● **What the task requires**
Rewrite the listing below, substituting "tree line" for "treeline" and leaving everything else unchanged.

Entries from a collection
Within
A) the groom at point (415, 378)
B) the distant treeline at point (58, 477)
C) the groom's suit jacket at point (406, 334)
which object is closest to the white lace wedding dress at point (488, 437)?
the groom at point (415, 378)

● **Result of this task**
Within
A) the groom at point (415, 378)
B) the distant tree line at point (58, 477)
C) the groom's suit jacket at point (406, 334)
which object is closest to the white lace wedding dress at point (488, 437)?
the groom at point (415, 378)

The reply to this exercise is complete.